- [OBJECTIVE]
Update the records below by changing every "the lens" to "the viewer" and leaving all other text unchanged.

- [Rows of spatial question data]

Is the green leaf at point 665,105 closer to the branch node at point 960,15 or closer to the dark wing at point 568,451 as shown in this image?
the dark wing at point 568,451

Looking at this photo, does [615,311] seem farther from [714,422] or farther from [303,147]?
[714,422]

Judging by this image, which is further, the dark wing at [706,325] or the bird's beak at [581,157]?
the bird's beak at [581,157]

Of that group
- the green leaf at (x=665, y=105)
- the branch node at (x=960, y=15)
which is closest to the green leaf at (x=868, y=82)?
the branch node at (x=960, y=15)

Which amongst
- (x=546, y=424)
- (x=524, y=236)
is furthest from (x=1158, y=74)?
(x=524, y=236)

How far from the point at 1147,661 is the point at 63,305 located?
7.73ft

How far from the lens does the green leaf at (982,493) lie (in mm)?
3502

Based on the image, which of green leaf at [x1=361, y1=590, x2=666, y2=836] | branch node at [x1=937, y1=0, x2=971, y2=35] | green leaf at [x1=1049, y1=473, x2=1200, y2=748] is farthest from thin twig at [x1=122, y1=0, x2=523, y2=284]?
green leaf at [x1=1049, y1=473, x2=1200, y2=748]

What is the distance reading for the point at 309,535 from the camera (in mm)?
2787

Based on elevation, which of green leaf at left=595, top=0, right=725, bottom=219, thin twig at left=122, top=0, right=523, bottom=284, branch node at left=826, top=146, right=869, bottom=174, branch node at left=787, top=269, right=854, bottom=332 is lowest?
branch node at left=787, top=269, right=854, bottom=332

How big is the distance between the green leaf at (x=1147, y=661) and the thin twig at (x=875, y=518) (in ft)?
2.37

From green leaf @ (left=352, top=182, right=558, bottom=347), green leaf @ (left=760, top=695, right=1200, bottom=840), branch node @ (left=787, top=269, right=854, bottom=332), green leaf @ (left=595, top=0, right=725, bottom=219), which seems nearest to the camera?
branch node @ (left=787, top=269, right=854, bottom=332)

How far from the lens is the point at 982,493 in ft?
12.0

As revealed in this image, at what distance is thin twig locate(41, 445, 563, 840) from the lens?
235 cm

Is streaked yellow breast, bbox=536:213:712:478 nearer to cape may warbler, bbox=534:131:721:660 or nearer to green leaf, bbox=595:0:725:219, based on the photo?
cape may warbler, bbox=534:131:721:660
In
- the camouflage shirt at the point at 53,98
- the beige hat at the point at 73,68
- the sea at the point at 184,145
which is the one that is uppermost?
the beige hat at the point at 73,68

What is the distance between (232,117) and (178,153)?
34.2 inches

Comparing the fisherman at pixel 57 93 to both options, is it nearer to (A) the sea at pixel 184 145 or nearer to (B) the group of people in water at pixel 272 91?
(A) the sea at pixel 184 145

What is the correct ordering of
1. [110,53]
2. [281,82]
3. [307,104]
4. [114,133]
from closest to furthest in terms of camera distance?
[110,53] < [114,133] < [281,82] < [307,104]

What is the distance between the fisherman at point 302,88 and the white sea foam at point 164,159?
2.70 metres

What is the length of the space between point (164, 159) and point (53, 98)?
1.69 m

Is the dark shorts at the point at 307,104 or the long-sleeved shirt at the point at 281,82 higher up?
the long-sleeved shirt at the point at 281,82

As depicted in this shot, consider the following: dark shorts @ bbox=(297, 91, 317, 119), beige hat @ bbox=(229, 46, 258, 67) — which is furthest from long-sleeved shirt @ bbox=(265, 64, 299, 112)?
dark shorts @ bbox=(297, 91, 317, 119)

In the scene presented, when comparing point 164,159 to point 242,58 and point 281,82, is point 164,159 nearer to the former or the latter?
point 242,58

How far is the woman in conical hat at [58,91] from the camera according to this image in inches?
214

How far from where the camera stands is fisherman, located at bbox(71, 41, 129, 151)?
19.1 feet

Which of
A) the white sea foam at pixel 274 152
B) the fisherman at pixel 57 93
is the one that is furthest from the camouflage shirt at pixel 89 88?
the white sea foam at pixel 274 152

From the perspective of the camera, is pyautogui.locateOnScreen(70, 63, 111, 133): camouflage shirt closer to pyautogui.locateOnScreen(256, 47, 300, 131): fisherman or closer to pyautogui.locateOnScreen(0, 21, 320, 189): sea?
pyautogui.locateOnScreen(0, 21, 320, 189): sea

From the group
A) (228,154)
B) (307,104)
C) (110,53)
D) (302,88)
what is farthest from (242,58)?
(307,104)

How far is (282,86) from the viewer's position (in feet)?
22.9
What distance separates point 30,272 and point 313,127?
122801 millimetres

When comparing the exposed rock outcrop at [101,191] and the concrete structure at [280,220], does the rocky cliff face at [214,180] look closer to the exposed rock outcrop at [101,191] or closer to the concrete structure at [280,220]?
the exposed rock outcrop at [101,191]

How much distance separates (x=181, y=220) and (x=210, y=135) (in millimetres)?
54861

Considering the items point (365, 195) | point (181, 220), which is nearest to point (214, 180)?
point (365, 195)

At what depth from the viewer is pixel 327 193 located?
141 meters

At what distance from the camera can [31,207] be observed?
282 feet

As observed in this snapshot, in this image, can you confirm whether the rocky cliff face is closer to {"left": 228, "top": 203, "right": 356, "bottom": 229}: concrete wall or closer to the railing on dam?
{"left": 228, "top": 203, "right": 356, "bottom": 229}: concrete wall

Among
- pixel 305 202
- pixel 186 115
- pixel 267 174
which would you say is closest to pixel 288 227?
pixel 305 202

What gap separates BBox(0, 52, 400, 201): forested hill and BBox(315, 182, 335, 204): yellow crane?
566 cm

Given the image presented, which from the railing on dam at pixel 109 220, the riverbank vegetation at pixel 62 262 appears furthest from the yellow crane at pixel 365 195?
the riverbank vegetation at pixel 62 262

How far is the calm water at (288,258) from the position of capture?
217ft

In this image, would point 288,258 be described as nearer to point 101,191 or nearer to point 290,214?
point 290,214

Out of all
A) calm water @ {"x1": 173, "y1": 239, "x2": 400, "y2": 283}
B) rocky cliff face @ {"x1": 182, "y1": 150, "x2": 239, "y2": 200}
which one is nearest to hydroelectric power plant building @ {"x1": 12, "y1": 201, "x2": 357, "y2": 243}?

- [TASK SOLUTION]
Is the green leaf at point 665,105 closer to the branch node at point 960,15 or closer to the dark wing at point 568,451 as shown in this image?
the dark wing at point 568,451

Looking at this photo, does [615,311] seem farther from [714,422] or farther from [303,147]?
[714,422]

Judging by this image, which is further, the dark wing at [706,325] or the bird's beak at [581,157]?
the bird's beak at [581,157]

Of that group
- the green leaf at (x=665, y=105)
- the branch node at (x=960, y=15)
which is closest to the green leaf at (x=868, y=82)?
the branch node at (x=960, y=15)

Which amongst
- (x=546, y=424)
- (x=524, y=236)
is furthest from (x=1158, y=74)?
(x=524, y=236)

How far from the point at 1147,661 is the point at 63,305 located?
7.73ft

How far from the viewer does the green leaf at (982,493) lie (in mm)?
3502

Based on the image, which of green leaf at [x1=361, y1=590, x2=666, y2=836] | branch node at [x1=937, y1=0, x2=971, y2=35] | green leaf at [x1=1049, y1=473, x2=1200, y2=748] is farthest from thin twig at [x1=122, y1=0, x2=523, y2=284]?
green leaf at [x1=1049, y1=473, x2=1200, y2=748]

What is the distance reading for the point at 309,535 from the camera (in mm)?
2787

Based on elevation, which of green leaf at left=595, top=0, right=725, bottom=219, thin twig at left=122, top=0, right=523, bottom=284, branch node at left=826, top=146, right=869, bottom=174, branch node at left=787, top=269, right=854, bottom=332 is lowest?
branch node at left=787, top=269, right=854, bottom=332

How big is the distance between the green leaf at (x=1147, y=661) and the thin twig at (x=875, y=518) (in ft)?
2.37

From green leaf @ (left=352, top=182, right=558, bottom=347), green leaf @ (left=760, top=695, right=1200, bottom=840), branch node @ (left=787, top=269, right=854, bottom=332), green leaf @ (left=595, top=0, right=725, bottom=219), which seems nearest to the camera?
branch node @ (left=787, top=269, right=854, bottom=332)

How far from the viewer is the point at 982,493 in ft?
12.0

As revealed in this image, at what distance is thin twig locate(41, 445, 563, 840) from the viewer?
235 cm

Is streaked yellow breast, bbox=536:213:712:478 nearer to cape may warbler, bbox=534:131:721:660 or nearer to green leaf, bbox=595:0:725:219, based on the photo?
cape may warbler, bbox=534:131:721:660
In
- the camouflage shirt at the point at 53,98
- the beige hat at the point at 73,68
- the sea at the point at 184,145
which is the one that is uppermost?
the beige hat at the point at 73,68

What is the distance between (232,117) and (178,153)?
34.2 inches

Comparing the fisherman at pixel 57 93 to both options, is it nearer to (A) the sea at pixel 184 145 or nearer to (B) the group of people in water at pixel 272 91?
(A) the sea at pixel 184 145

What is the correct ordering of
1. [110,53]
2. [281,82]
3. [307,104]
4. [114,133]
from closest to furthest in terms of camera distance?
[110,53] < [114,133] < [281,82] < [307,104]

What is the distance between the fisherman at point 302,88 and the white sea foam at point 164,159?
2.70 metres

What is the length of the space between point (164, 159) and point (53, 98)?
1.69 m

Is the dark shorts at the point at 307,104 or the long-sleeved shirt at the point at 281,82 higher up?
the long-sleeved shirt at the point at 281,82

As depicted in this shot, consider the following: dark shorts @ bbox=(297, 91, 317, 119), beige hat @ bbox=(229, 46, 258, 67) — which is furthest from long-sleeved shirt @ bbox=(265, 64, 299, 112)?
dark shorts @ bbox=(297, 91, 317, 119)

In the scene presented, when comparing point 164,159 to point 242,58 and point 281,82, is point 164,159 nearer to the former or the latter?
point 242,58

How far is the woman in conical hat at [58,91] from the camera according to this image in inches?
214

How far from where the camera stands is fisherman, located at bbox(71, 41, 129, 151)?
19.1 feet

Which of
A) the white sea foam at pixel 274 152
B) the fisherman at pixel 57 93
is the one that is furthest from the camouflage shirt at pixel 89 88?
the white sea foam at pixel 274 152

From the perspective of the camera, is pyautogui.locateOnScreen(70, 63, 111, 133): camouflage shirt closer to pyautogui.locateOnScreen(256, 47, 300, 131): fisherman or closer to pyautogui.locateOnScreen(0, 21, 320, 189): sea?
pyautogui.locateOnScreen(0, 21, 320, 189): sea

From the group
A) (228,154)
B) (307,104)
C) (110,53)
D) (302,88)
what is farthest from (242,58)?
(307,104)

How far is (282,86) from the viewer's position (in feet)?
22.9
What distance separates point 30,272 and point 313,127?
122801 millimetres

When comparing the exposed rock outcrop at [101,191] and the concrete structure at [280,220], does the rocky cliff face at [214,180] look closer to the exposed rock outcrop at [101,191] or closer to the concrete structure at [280,220]?
the exposed rock outcrop at [101,191]

How much distance separates (x=181, y=220) and (x=210, y=135) (in millimetres)?
54861

Considering the items point (365, 195) | point (181, 220), which is nearest to point (214, 180)?
point (365, 195)

At what depth from the viewer is pixel 327 193 located?
141 meters

At what distance from the camera can [31,207] be observed?
282 feet

As observed in this snapshot, in this image, can you confirm whether the rocky cliff face is closer to {"left": 228, "top": 203, "right": 356, "bottom": 229}: concrete wall or closer to the railing on dam?
{"left": 228, "top": 203, "right": 356, "bottom": 229}: concrete wall

Among
- pixel 305 202
- pixel 186 115
- pixel 267 174
which would you say is closest to pixel 288 227?
pixel 305 202

What gap separates BBox(0, 52, 400, 201): forested hill and BBox(315, 182, 335, 204): yellow crane?
566 cm

Given the image presented, which from the railing on dam at pixel 109 220, the riverbank vegetation at pixel 62 262 appears furthest from the yellow crane at pixel 365 195?
the riverbank vegetation at pixel 62 262

How far is the calm water at (288,258) from the position of capture?
217ft

In this image, would point 288,258 be described as nearer to point 101,191 or nearer to point 290,214?
point 290,214

Out of all
A) calm water @ {"x1": 173, "y1": 239, "x2": 400, "y2": 283}
B) rocky cliff face @ {"x1": 182, "y1": 150, "x2": 239, "y2": 200}
which one is nearest to hydroelectric power plant building @ {"x1": 12, "y1": 201, "x2": 357, "y2": 243}?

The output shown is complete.